I stuck my ruler into it and next to it so you can see approximately how large they are when finished according to the pattern specs. I can fit a good amount of change into mine. Or D&D dice.
Second, I have finished the Solstice Tote which I mentioned in this post. The pattern is from the November/December 2012 issue of Crochet Today Magazine. It is an intermediate level pattern and I have to agree with that assessment. The bag base and handle are quite easy, however attaching the ruffles is a bit tricksy, and I went so far as to email the magazine and ask for further clarification.
Yarn I Used:
Red Heart Super Saver Solids - Yellow (any #4 worsted weight will do. The majority of the bag base will be covered however, so you don't need to use your best fibers for this part. This is also used to make the strap, so if you want to use luxury yarn for this part since everyone will see it, that makes sense.
Yarn Bee Chrystalis mesh yarn - Pipevine Swallowtail - the pattern calls specifically for Red Heart's Boutique Sashay mesh yarn, though. I already had my Yarn Bee on hand so I used that.
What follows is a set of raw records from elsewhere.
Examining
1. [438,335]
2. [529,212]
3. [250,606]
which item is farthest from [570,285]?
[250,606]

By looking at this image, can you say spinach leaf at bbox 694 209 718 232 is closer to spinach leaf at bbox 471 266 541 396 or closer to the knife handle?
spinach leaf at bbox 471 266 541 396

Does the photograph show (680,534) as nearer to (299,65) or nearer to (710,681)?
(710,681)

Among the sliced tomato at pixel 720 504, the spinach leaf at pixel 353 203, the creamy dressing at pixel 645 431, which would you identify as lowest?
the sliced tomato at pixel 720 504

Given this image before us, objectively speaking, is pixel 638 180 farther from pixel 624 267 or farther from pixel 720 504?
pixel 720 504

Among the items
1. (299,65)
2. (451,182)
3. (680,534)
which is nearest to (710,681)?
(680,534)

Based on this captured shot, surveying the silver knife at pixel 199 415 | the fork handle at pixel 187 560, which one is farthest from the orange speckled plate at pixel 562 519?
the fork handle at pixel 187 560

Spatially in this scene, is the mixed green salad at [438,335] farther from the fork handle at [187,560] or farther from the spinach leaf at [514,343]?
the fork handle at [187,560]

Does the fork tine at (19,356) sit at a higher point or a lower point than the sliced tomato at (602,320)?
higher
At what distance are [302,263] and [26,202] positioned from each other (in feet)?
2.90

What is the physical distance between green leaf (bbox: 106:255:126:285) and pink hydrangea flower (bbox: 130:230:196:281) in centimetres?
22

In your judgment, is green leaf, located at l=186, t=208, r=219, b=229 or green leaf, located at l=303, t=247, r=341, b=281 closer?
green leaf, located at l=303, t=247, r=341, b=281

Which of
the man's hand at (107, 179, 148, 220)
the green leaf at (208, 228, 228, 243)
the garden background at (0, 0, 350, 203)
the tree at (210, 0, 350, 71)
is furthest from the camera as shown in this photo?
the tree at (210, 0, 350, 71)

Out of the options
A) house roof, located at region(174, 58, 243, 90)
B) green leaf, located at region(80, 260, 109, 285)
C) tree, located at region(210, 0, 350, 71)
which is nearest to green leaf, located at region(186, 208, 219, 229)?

I ended up having about 9 yards of it left over when I was finished.
I can't reproduce the pattern here because it would violate their copyright, so I will only be able to post the notes I made while making the project. If you want a copy of this pattern, please go do Crochet Today's website here to request a back issue of the magazine or to see if it is available for download through them.
The bag base is a basic sc worked in rounds for about 4 rounds, then basic dc worked in rounds until it reaches approx 8x8 inches.
Ruffle/mesh yarn is then worked in every third stitch with a sc around the base and upwards, except for the last (top) 2 rows of dc.
This bottom picture is fairly accurate in showing how I put the ruffles on. It was awkward to hold the project like I would normally hold it, so I laid it down and held the crochet hook in the knife hold rather than the pencil hold I normally use. That way I had more control over the mesh yarn and could hold the bag still while I worked on it.
After the first round of ruffles, you sort of zig zag up the bag a few rows and then do another round. After making the first round of ruffles, when you arrive back at the center where you started, you chain a few, then skip the next row and sc in one dc. Then you chain a few and go to the very next row above that and make a new round of ruffles.
In this way you still get very full ruffling, and when you're wearing the bag you can't really see where those skipped rows are.